▶ _Data extract_
--- --- ---

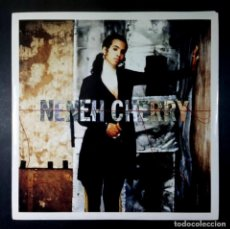 Discos de vinilo: NENEH CHERRY - MONEY LOVE / TWISTED - SINGLE UK 1992 - CIRCA. Lote 234943460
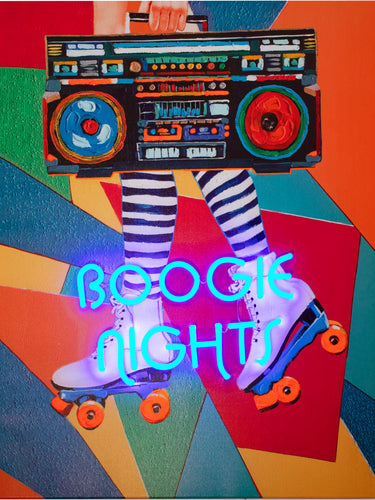 Locomocean Wall Artwork With Neon Lighting Boogie Nights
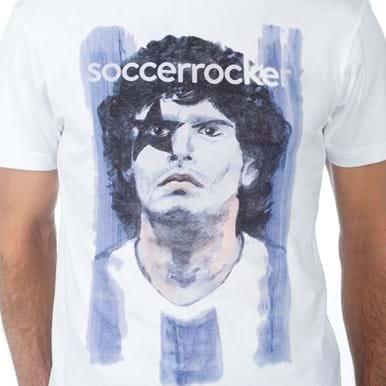 6717 | SoccerRocker x COPA T-shirt | 2 | COPA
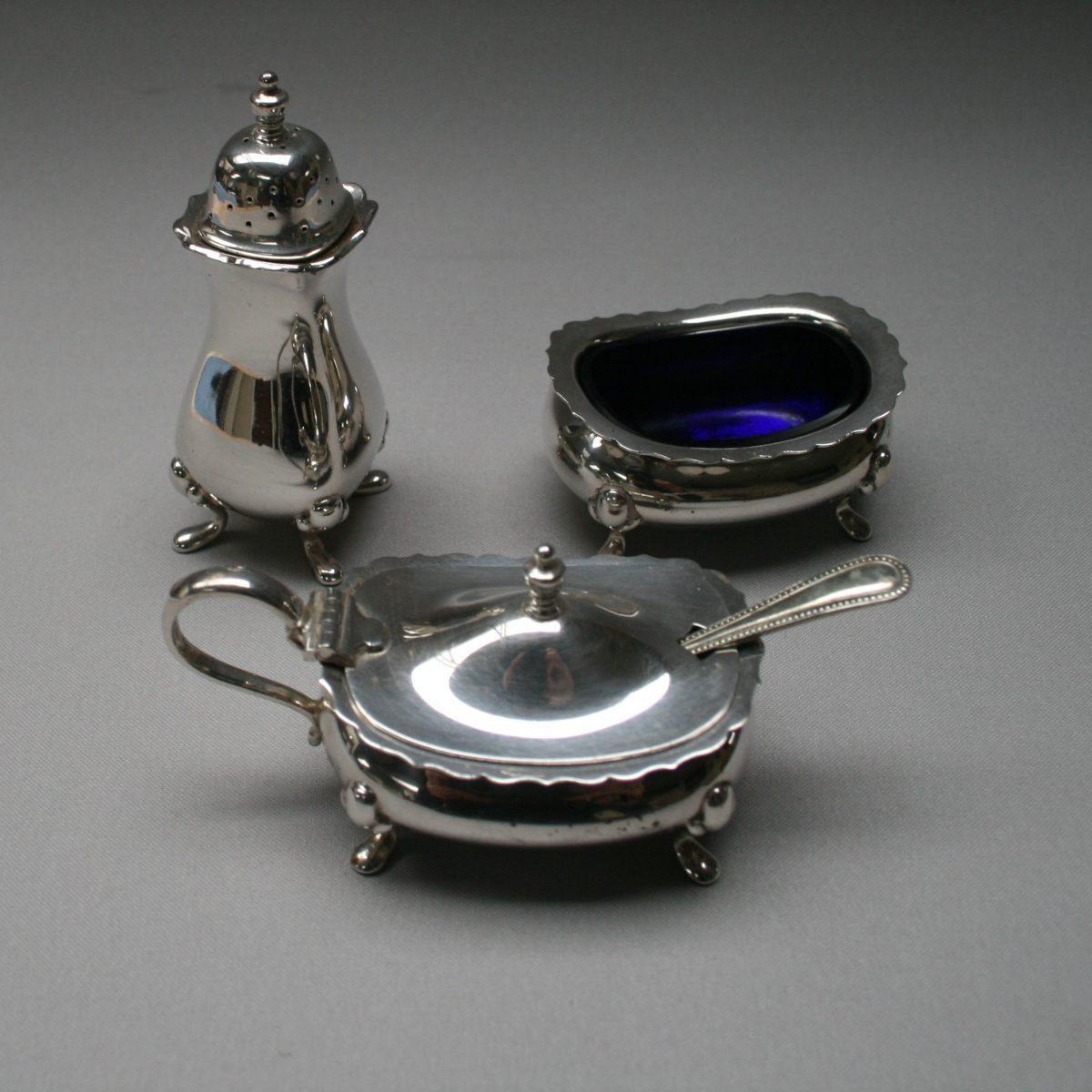 silver plate cruet set/williamsantiques
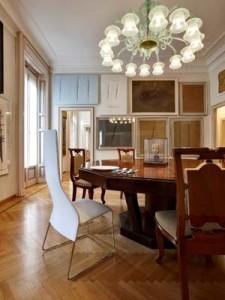 Sala da -pranzo Casa Boschi di Stefano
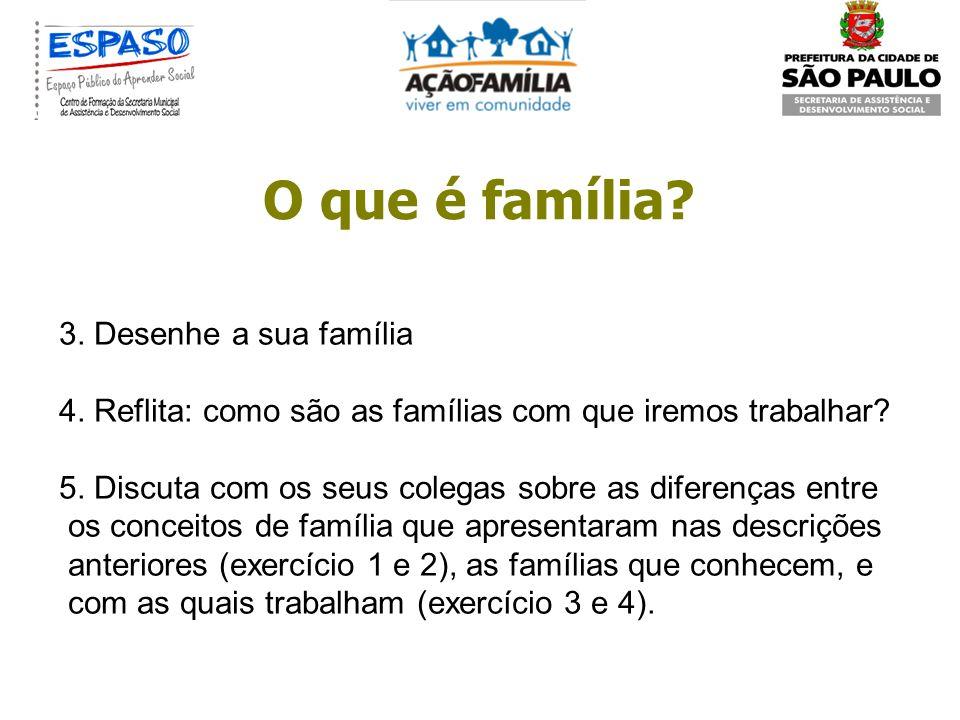 O que é família 3. Desenhe a sua família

--- --- ---

▶ _Your instructions_
Every line of the data above is to be set down exactly; the pictures are not.

▶ _Exercise response_
 Discos de vinilo: NENEH CHERRY - MONEY LOVE / TWISTED - SINGLE UK 1992 - CIRCA. Lote 234943460
 Locomocean Wall Artwork With Neon Lighting Boogie Nights
 6717 | SoccerRocker x COPA T-shirt | 2 | COPA
 silver plate cruet set/williamsantiques
 Sala da -pranzo Casa Boschi di Stefano
 O que é família 3. Desenhe a sua família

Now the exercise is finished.